La vicepresidenta Sara Duterte, hija del exmandatario, enfrenta acusaciones de malversación de fondos públicos por 10 millones de dólares, mientras su padre continúa bajo el escrutinio internacional.
Ante este escenario, la narrativa del separatismo se convierte en una herramienta útil para proyectar fuerza política y victimización regional, presentando a los Duterte como los defensores del “pueblo olvidado” del sur frente a las élites de Manila.
Fragilidad institucional y tensiones militares
En este contexto, los rumores de un posible golpe de Estado impulsados por los Duterte han comenzado a circular con insistencia. Fuentes políticas locales afirman que facciones dentro de las fuerzas armadas estarían divididas entre lealtades a los Marcos y simpatías hacia los Duterte, quienes conservan respaldo entre exgenerales y mandos de la policía nacional.
El recuerdo de la dictadura de Ferdinand Marcos padre, que gobernó con puño de hierro durante dos décadas, se proyecta como una sombra sobre la actual administración.
Filipinas, una república formalmente democrática, continúa atrapada en un sistema de poder feudal, donde las dinastías familiares se reparten el control de los recursos, la justicia y los medios de comunicación. En este tablero, los ideales republicanos son poco más que una fachada para legitimar la lucha entre élites.
Crisis social y económica: el otro frente de inestabilidad
Mientras la clase política se enfrenta en el poder, la población filipina sufre una crisis económica persistente. La inflación, la devaluación del peso y el desempleo juvenil alimentan la frustración social, especialmente en las regiones periféricas.
Mindanao, rica en recursos naturales pero castigada por la pobreza y la violencia, se ha convertido en un símbolo de las desigualdades estructurales del país.
El investigador J.M. Lanuza, de la Universidad de Filipinas, señaló que “la integración de Mindanao en el Estado nacional ha sido incompleta y simbólica”, una herencia de la colonización y de décadas de políticas centralistas. Sin embargo, advierte que los Duterte explotan este descontento para reforzar su control local, culpando a Manila de un abandono que en realidad proviene de sus propias dinastías políticas.
Una nación en disputa
El politólogo Cleve Argüelles definió la actual crisis como “una guerra de narrativas” entre dos familias que buscan manipular las emociones regionales para conservar poder. Según él, el discurso secesionista no es más que una “táctica de presión política” destinada a presentar a los Duterte como víctimas del sistema central, mientras desvían la atención de los escándalos judiciales que los acorralan.
La estrategia, sin embargo, no está exenta de riesgos. Reavivar las tensiones separatistas podría desatar una nueva ola de violencia en el sur, donde aún operan grupos armados islamistas y organizaciones insurgentes con capacidad de movilización. Para muchos observadores, la estabilidad de Filipinas pende de un hilo, y cualquier paso en falso podría llevar al país a una espiral de caos político y social.
En medio de este panorama, la administración de Marcos intenta proyectar una imagen de estabilidad ante la comunidad internacional, reforzando sus lazos con Estados Unidos y Japón. No obstante, la erosión de legitimidad interna, sumada a la amenaza separatista y a la polarización extrema, revela que Filipinas atraviesa una crisis sistémica donde la democracia se convierte en rehén de las pugnas dinásticas.
El resurgimiento del discurso independentista en Mindanao, los escándalos de corrupción, la militarización de la política y la falta de cohesión nacional configuran un país fracturado. Filipinas, atrapada entre la ambición de sus élites y las presiones externas, parece avanzar peligrosamente hacia un nuevo ciclo de inestabilidad que pondrá a prueba la resistencia de su frágil institucionalidad.

__________________________________________________

■ **CONSIGNA**
Enumera los factores que, según el texto sobre la crisis política en Filipinas, configuran un país fracturado.

■ **ENTRADAS MOSTRADAS**

__________________________________________________

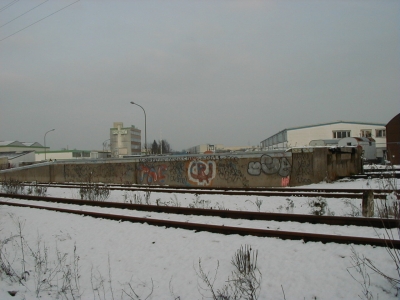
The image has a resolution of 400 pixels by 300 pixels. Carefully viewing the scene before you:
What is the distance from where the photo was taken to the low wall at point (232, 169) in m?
18.4

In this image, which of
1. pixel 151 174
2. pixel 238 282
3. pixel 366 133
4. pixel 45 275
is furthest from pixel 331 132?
pixel 45 275

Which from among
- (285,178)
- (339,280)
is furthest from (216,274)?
(285,178)

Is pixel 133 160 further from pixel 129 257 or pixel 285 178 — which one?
pixel 129 257

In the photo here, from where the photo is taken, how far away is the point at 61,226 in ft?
30.3

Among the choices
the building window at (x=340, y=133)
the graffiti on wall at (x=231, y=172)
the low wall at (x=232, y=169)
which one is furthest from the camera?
the building window at (x=340, y=133)

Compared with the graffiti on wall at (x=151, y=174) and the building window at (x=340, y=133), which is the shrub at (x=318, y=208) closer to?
the graffiti on wall at (x=151, y=174)

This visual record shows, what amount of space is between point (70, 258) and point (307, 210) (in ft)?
23.1

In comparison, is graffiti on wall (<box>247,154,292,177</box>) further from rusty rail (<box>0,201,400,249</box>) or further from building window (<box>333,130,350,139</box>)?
building window (<box>333,130,350,139</box>)

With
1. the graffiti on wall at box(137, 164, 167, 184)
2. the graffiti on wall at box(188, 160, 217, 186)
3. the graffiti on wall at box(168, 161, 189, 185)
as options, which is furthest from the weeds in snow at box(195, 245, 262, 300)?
the graffiti on wall at box(137, 164, 167, 184)

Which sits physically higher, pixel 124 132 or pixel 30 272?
pixel 124 132

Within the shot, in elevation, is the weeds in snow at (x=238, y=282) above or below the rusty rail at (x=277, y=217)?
below

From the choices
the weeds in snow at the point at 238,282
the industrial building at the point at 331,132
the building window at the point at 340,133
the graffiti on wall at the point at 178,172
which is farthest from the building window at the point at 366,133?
the weeds in snow at the point at 238,282

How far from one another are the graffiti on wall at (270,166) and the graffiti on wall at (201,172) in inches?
105

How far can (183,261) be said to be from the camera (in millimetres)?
5945
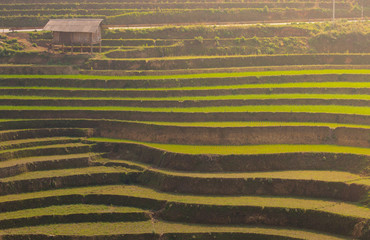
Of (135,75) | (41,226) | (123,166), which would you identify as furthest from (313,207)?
(135,75)

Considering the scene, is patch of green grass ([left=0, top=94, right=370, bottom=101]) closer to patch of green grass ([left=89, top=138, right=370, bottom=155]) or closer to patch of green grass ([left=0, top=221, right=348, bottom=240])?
patch of green grass ([left=89, top=138, right=370, bottom=155])

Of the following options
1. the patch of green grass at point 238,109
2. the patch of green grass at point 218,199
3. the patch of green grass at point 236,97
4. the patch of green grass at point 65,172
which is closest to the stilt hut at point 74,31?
the patch of green grass at point 236,97

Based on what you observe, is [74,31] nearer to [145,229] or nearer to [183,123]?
[183,123]

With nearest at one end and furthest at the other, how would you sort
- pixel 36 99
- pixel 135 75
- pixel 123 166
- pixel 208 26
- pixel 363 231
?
pixel 363 231
pixel 123 166
pixel 36 99
pixel 135 75
pixel 208 26

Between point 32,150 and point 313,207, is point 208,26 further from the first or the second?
point 313,207

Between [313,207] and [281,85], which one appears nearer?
[313,207]

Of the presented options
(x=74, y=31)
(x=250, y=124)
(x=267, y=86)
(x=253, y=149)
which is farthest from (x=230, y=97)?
(x=74, y=31)

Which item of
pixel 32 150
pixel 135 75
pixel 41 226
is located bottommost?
pixel 41 226
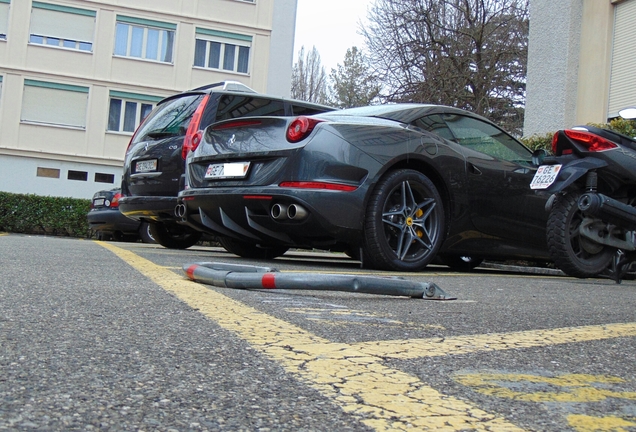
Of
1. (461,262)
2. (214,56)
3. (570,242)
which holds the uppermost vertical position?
(214,56)

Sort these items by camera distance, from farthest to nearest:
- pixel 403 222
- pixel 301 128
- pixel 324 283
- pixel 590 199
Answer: pixel 403 222
pixel 301 128
pixel 590 199
pixel 324 283

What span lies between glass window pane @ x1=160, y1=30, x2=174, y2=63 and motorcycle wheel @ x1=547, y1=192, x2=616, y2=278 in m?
24.8

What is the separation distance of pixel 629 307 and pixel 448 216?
2.38m

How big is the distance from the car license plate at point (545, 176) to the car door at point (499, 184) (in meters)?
0.71

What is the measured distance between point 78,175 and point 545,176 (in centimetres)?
2442

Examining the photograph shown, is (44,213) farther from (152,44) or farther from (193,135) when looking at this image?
(193,135)

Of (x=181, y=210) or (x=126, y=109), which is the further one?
(x=126, y=109)

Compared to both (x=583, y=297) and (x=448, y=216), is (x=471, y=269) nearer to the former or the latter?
(x=448, y=216)

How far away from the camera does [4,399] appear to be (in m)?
1.59

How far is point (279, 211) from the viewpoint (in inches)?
226

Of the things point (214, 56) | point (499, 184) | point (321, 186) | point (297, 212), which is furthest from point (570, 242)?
point (214, 56)

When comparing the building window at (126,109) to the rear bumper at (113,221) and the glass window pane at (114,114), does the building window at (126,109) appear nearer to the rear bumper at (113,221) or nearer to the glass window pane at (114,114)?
the glass window pane at (114,114)

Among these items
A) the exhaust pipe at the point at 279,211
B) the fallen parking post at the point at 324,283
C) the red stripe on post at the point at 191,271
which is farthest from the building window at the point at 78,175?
the fallen parking post at the point at 324,283

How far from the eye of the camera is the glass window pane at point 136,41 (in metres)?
28.4
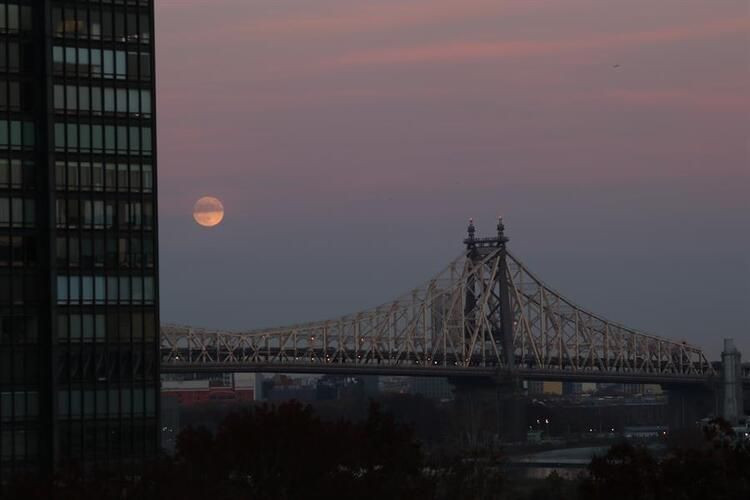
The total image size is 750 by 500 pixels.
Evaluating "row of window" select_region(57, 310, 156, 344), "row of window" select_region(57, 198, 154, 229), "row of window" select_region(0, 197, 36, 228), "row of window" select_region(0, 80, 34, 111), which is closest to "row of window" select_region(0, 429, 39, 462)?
"row of window" select_region(57, 310, 156, 344)

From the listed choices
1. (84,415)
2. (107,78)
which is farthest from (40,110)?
(84,415)

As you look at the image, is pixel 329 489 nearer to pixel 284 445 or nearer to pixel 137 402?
pixel 284 445

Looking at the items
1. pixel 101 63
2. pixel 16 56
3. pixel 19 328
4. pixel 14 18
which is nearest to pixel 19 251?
pixel 19 328

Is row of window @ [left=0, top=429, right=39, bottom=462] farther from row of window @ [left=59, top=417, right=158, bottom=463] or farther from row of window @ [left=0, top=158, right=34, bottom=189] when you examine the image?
row of window @ [left=0, top=158, right=34, bottom=189]

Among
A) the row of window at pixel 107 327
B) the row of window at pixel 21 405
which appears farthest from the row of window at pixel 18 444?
the row of window at pixel 107 327

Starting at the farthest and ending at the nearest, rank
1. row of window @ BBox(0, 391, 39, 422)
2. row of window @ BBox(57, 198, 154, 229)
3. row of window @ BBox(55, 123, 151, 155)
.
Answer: row of window @ BBox(57, 198, 154, 229) → row of window @ BBox(55, 123, 151, 155) → row of window @ BBox(0, 391, 39, 422)

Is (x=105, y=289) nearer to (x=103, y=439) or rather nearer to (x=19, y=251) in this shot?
(x=19, y=251)
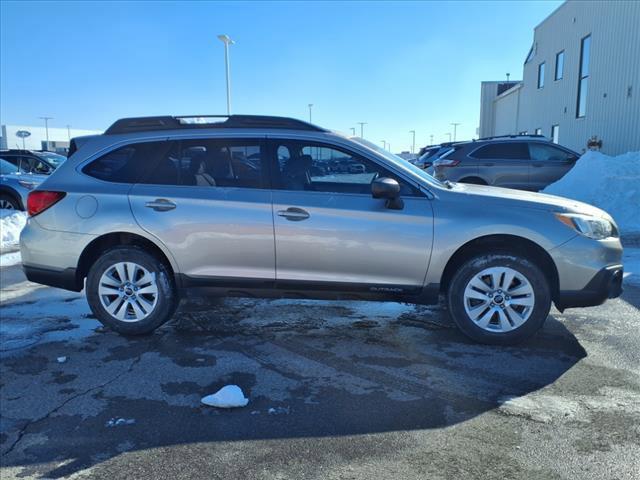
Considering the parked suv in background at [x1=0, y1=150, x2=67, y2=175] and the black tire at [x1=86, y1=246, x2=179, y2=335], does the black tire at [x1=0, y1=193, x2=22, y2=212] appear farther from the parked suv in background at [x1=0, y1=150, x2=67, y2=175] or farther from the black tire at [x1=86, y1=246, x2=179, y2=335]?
the black tire at [x1=86, y1=246, x2=179, y2=335]

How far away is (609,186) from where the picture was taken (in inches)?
393

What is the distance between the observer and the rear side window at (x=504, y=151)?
11.6 meters

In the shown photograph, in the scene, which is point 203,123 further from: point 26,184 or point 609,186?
point 609,186

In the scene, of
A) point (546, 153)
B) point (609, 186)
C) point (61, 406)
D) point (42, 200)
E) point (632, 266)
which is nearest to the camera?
point (61, 406)

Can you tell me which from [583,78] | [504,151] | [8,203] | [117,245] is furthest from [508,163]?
[8,203]

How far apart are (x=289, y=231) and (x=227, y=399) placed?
149 centimetres

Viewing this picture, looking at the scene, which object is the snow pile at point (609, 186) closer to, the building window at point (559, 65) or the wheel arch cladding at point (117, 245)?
the wheel arch cladding at point (117, 245)

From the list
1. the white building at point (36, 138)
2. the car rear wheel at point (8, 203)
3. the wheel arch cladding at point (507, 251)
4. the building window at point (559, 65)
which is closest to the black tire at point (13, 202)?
the car rear wheel at point (8, 203)

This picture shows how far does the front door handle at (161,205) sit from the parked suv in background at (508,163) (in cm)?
828

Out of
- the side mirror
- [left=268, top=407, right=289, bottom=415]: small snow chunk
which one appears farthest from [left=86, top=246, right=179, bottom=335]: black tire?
the side mirror

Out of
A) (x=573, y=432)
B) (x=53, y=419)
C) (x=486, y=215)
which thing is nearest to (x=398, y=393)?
(x=573, y=432)

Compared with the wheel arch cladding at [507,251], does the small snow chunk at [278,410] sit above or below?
below

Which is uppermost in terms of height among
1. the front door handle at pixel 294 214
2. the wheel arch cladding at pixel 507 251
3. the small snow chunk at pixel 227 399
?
the front door handle at pixel 294 214

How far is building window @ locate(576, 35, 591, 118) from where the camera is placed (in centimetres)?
1848
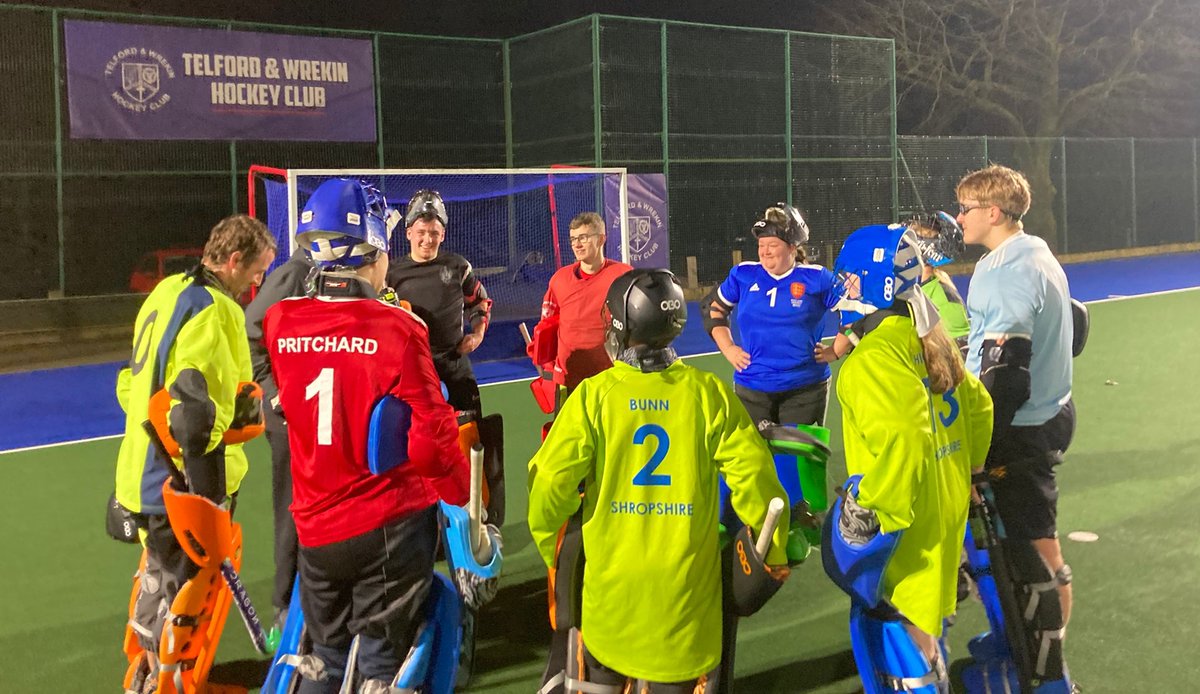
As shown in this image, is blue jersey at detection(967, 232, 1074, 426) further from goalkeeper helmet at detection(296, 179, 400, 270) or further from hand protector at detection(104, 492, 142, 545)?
hand protector at detection(104, 492, 142, 545)

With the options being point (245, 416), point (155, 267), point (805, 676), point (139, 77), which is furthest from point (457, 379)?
point (155, 267)

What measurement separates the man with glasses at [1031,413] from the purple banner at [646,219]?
1210 centimetres

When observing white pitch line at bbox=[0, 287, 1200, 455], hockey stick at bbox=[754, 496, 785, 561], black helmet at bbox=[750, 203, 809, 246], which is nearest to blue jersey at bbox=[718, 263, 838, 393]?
black helmet at bbox=[750, 203, 809, 246]

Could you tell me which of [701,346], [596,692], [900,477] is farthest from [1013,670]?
[701,346]

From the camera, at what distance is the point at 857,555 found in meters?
3.30

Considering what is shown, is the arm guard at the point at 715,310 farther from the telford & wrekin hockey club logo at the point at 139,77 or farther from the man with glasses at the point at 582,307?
the telford & wrekin hockey club logo at the point at 139,77

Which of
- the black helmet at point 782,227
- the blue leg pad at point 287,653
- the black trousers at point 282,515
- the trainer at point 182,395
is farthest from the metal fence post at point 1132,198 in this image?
the blue leg pad at point 287,653

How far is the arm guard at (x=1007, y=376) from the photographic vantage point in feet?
13.2

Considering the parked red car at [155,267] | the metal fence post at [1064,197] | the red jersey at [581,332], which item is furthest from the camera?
the metal fence post at [1064,197]

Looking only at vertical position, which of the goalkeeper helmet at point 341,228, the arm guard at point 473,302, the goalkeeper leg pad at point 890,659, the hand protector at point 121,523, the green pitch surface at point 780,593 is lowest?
the green pitch surface at point 780,593

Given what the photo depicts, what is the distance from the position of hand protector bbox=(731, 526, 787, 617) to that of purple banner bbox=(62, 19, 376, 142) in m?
15.5

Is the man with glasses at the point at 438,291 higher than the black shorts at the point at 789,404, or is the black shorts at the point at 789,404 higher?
the man with glasses at the point at 438,291

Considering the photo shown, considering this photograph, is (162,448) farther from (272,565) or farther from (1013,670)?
(1013,670)

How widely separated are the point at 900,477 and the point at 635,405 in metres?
0.80
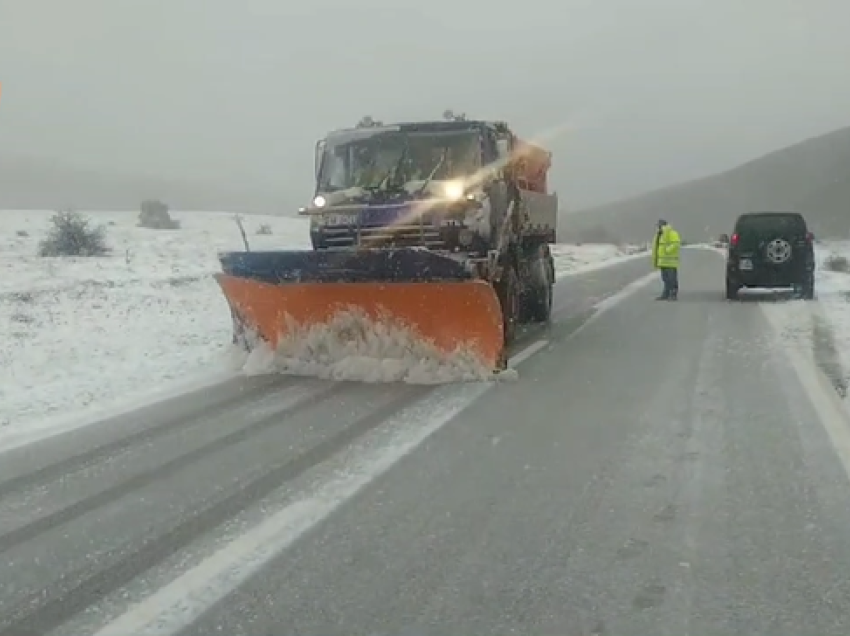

__________________________________________________

■ **RESPUESTA**
- El resurgimiento del discurso independentista en Mindanao
- Los escándalos de corrupción
- La militarización de la política
- La falta de cohesión nacional